Thursday, March 11, 2004
(6:51 PM) | Adam Kotsko:
Oedipus and the Other: A Derrida Post
I'm having trouble getting a word in edgewise lately in class. It's part of the same retiring nature that makes me such an already-taken-chick magnet (or so I'm told). Anyway, in Derrida class, the last two books we've read are Of Hospitality and Adieu to Emmanuel Levinas. I'm well aware that Levinas isn't cool anymore, or if he's still cool, it's just because people don't realize that he's already obsolete. I know all of that, and I accept it. The very existence of this post is a betrayal of Slavoj Zizek, and perhaps of Jesus Christ himself (certainly Paul, if nothing else).
Still, I found myself deeply enjoying Adieu and, in particular, wondering what he's doing with Levinas and psychoanalysis. This only shows up explicitly in two spots, as far as I can tell, and here's the first:
An apparent paradox: anarchy, true anarchy, must be paternal--as the only effective protestation against the "tyrrany of the State." Pre-originary hospitality, anarchic goodness, infinite fecundity, and paternity might still give way to allergy [Levinas's word for a hostile reaction to the Other]. This happens almost all the time and it entails forgetting, denying, or repressing what comes before the origin, according to the common experience of history. This negativity of repression would always remain, according to Levinas, secondary--even if it were an originary repression, as is said in the psychoanalytical code of which Levinas is wary. In its originary secondariness, it would still attest, as if in spite of itself, to the very thing it forgets, denies, or represses, so that inhospitality, allergy, war, etc. would still come to bear witness to the fact that everything begins with their contrary, that is, with hospitality. (95)
I'm sure I've alienated at least a few readers. I press on: in this passage, Derrida is contrasting Levinas's position with that of Kant in "Perpetual Peace." For Kant, war is the natural state, so that peace can only be "instituted" through treaties among sovereign states (just as the perpetual war of all against all is turned into "peace" by handing over all violence to the state). Derrida points out that an instituted peace would always carry with it the threat of enforcement and would thus never become a "pure" peace. For Levinas, however, war is never "pure" war, because it attests to the primordial hospitality of the face-to-face. The state of nature is peace. Where did war come from, then?

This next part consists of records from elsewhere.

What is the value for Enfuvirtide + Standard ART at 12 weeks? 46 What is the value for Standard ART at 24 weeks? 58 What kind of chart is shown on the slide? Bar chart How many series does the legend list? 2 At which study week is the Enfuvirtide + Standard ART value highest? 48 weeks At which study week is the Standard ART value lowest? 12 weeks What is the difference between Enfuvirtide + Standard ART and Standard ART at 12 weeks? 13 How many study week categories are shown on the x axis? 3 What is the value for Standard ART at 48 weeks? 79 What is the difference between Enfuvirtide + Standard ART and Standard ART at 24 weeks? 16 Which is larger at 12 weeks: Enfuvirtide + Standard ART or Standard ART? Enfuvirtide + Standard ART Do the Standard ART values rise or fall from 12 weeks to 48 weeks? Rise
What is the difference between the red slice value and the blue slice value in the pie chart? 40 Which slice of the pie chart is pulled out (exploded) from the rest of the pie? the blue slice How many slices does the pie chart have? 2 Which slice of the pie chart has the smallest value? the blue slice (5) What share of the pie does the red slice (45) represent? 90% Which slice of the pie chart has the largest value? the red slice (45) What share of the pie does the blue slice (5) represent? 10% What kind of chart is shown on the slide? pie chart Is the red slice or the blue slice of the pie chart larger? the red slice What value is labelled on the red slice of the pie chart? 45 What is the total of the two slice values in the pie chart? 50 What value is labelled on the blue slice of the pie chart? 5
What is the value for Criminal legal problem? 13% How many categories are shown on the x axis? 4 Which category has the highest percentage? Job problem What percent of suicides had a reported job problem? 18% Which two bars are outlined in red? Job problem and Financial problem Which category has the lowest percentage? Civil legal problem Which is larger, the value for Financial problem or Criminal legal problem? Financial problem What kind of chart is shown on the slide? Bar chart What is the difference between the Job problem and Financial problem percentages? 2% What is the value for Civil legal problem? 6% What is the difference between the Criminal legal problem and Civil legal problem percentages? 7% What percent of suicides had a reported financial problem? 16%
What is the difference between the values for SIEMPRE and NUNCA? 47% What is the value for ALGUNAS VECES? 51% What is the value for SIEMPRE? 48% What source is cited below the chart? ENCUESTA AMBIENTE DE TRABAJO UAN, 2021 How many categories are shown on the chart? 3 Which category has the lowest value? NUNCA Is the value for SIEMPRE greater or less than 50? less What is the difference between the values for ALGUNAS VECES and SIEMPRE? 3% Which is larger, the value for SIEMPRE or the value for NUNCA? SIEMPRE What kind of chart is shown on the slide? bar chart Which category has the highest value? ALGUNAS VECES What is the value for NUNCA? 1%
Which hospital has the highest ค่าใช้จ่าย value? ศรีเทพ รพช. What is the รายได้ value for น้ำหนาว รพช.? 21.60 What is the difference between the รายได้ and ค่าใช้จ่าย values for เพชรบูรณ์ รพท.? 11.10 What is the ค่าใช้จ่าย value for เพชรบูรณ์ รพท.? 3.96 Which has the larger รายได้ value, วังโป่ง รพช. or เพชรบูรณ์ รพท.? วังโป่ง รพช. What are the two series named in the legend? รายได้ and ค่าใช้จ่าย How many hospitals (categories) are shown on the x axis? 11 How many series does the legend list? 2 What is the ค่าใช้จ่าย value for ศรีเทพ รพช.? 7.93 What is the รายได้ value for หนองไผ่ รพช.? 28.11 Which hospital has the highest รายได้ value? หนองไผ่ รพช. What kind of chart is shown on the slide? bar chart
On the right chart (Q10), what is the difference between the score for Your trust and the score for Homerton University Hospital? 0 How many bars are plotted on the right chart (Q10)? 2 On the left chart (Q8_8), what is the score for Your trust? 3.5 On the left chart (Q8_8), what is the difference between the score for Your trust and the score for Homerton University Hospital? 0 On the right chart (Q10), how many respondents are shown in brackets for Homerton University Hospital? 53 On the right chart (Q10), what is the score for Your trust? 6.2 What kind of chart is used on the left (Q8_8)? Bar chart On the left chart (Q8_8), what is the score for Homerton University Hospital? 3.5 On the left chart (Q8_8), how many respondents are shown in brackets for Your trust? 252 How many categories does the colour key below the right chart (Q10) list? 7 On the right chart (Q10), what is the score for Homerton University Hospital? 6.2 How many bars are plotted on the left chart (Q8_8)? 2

And what exactly is the father doing in this paragraph? In the psychoanalytic code of which Levinas was so suspicious, the primordial father represents sheer violence, absolute threat. The peace of the household is like Kant's perpetual peace, with a simmering undercurrent of war or the desire of war -- the son kept in control by the threat of castration, the father the object of his son's hateful gaze. It's known as the Oedipus complex. And strangely enough, in Of Hospitality (published in the same year as Adieu), the guest, the refugee, par excellence is none other than Oedipus himself. Certainly it's a displaced Oedipus, not the canonical Oedipus of Oedipus Rex, but the oft-overlooked one of Oedipus at Colonus -- but Oedipus nonetheless, the criminal par excellence, who can hardly keep up with the questions of those who are fascinated by his crimes.
Coming back to Adieu, we find a discussion of the biblical cities of refuge, which are to welcome those who have murdered inadvertantly. It's only a temporary refuge; the muder is not simply forgiven:
For the objective or involuntary murder does not have to be totally excused. Levinas insists on this double finality. Indeed, it is there to remind us that there is no real discontinuity between voluntary and involuntary murder. Sometimes invisible, always to be deciphered, this continuity forces us to infinitize our responsibility: we are also responsible for our lack of attention and for our carelessness, for what we do neither intentionally nor freely, indeed, for what we do unconsciously--since this is never without significance. (108)
Now all I need to do is re-read Totality and Infinity, then "Violence and Metaphysics," tracing both of them for psychoanalytic stuff -- then see what exactly Derrida is trying to do by hinting at psychoanalytic concepts at the most crucial, but also the most difficult to understand, areas of Levinas's thought. Perhaps a rapproachment between phenomenology and psychoanalysis is on the horizon -- if only the Lacanians could figure out a way to stop being so damn particularistic. (Oh, wait -- it's the Derrideans who are so idolatrous of their Master. It's so hard to keep track of this stuff.)